ESSA TAL FELICIDADE…

Tenho boa memória. Seletiva, como a de quase todos e, especialmente sensorial, como a de muitos dos amantes das letras. Lembro do gosto da calda de chocolate que minha mãe jogava em cima da pipoca e da meleca deliciosa e disputada que ela criava nos intervalos das brincadeiras vespertinas no quintal de casa. Sinto vividamente o perfume que ganhei no meu aniversário de quinze anos na Disney. A textura do vestido da formatura. A letra da música que recebi logo depois dos primeiros encontros. Da sensação que me fez transbordar ao ver o rosto daquele bebê pela primeira vez.

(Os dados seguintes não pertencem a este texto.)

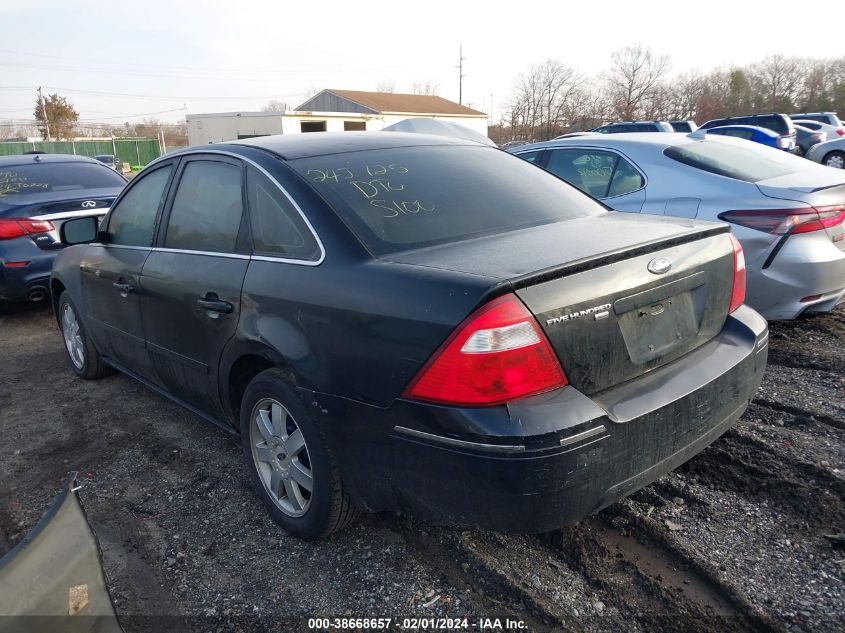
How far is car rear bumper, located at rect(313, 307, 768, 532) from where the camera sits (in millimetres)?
2006

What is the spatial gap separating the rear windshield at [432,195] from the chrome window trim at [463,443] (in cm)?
69

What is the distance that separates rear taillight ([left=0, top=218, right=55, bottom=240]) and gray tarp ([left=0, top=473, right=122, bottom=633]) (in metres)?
5.34

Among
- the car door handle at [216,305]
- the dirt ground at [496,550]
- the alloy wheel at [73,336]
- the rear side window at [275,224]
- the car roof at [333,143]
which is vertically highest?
the car roof at [333,143]

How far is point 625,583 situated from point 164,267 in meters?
2.67

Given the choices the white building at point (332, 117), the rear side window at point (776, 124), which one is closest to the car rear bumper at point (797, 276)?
the rear side window at point (776, 124)

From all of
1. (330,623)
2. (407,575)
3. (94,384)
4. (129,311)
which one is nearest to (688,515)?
(407,575)

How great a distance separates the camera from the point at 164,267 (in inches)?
137

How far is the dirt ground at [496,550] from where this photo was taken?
2.35m

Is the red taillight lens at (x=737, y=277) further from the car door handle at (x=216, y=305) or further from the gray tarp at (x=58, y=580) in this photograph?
the gray tarp at (x=58, y=580)

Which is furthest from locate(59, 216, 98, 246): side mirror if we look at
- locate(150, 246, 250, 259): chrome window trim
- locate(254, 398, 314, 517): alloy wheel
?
locate(254, 398, 314, 517): alloy wheel

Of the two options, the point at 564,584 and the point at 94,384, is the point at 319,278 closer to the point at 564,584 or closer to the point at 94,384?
the point at 564,584

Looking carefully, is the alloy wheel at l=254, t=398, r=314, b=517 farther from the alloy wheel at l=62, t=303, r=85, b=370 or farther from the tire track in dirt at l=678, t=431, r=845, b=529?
the alloy wheel at l=62, t=303, r=85, b=370

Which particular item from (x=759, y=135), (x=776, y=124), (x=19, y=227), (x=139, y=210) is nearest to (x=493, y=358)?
(x=139, y=210)

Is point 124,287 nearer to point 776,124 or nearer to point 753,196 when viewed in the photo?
point 753,196
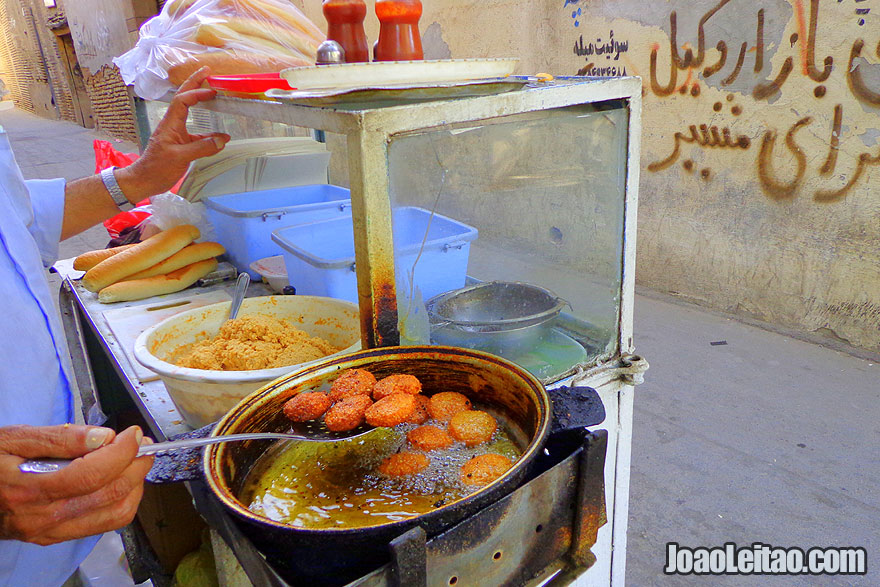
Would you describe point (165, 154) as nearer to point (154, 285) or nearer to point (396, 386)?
point (154, 285)

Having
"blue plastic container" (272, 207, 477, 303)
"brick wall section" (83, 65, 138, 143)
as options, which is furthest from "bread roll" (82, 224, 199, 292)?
"brick wall section" (83, 65, 138, 143)

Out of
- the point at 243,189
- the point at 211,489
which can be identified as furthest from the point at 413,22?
the point at 243,189

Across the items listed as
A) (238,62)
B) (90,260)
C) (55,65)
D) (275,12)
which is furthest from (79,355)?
(55,65)

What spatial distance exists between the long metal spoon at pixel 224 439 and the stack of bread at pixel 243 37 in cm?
119

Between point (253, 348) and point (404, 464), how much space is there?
1.68 feet

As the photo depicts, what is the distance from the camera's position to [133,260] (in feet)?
6.23

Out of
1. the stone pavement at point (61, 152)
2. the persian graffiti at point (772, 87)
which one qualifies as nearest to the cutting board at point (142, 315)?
the persian graffiti at point (772, 87)

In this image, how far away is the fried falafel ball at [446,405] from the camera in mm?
958

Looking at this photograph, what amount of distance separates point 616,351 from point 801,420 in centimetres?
194

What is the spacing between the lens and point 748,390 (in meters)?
3.04

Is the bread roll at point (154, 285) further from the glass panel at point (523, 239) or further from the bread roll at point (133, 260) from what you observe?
the glass panel at point (523, 239)

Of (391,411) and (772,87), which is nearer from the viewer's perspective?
(391,411)

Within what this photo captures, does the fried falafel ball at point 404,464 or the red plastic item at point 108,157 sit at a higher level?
the red plastic item at point 108,157

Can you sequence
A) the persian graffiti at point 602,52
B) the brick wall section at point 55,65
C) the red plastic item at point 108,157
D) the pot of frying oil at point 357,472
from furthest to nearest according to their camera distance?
the brick wall section at point 55,65, the persian graffiti at point 602,52, the red plastic item at point 108,157, the pot of frying oil at point 357,472
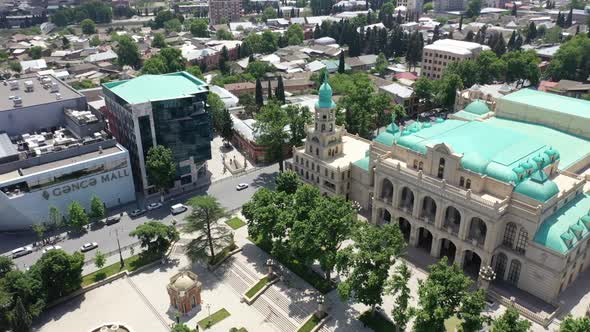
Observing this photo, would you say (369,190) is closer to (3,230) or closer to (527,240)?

Tanto se fala, se escreve, se encena, se canta e se pergunta sobre felicidade. Eu certamente sou da turma que adora papear sobre ela. Talvez falar sobre seja uma maneira de buscá-la. É possível que discuti-la aponte caminho para agarrá-la! De todo modo, penso que a memória ajude a construir uma ideia de felicidade; as lembranças que construímos e que constroem a gente, de algum jeito, sirvam de norte e modelo do que é ser feliz. Explico: quem já foi feliz, por um momento que seja, sabe. A gente lembra da cor, do cheiro, do som e, especialmente, da sensação de ser inundado por felicidade. Ela é fugaz, volátil, bem sabemos, mas ainda assim, memorável.
E nada é mais pessoal, sazonal e único do que ideal de felicidade. O que era prioridade passa a ser insignificante em meses. Às vezes dá até saudade de quando a felicidade absoluta dependia de um presente, de uma festa, de um telefonema, de uma nota boa. O que parece é que o tempo vai passando e ser feliz vai exigindo um esforço danado. Os mais sábios e espiritualizados dizem que a felicidade vem de dentro; ela estaria mais ligada às lentes que usamos para ler o mundo do que a fatores externos. Assim sendo, qualquer um pode ser feliz, independente das circunstâncias em que se encontra. Será?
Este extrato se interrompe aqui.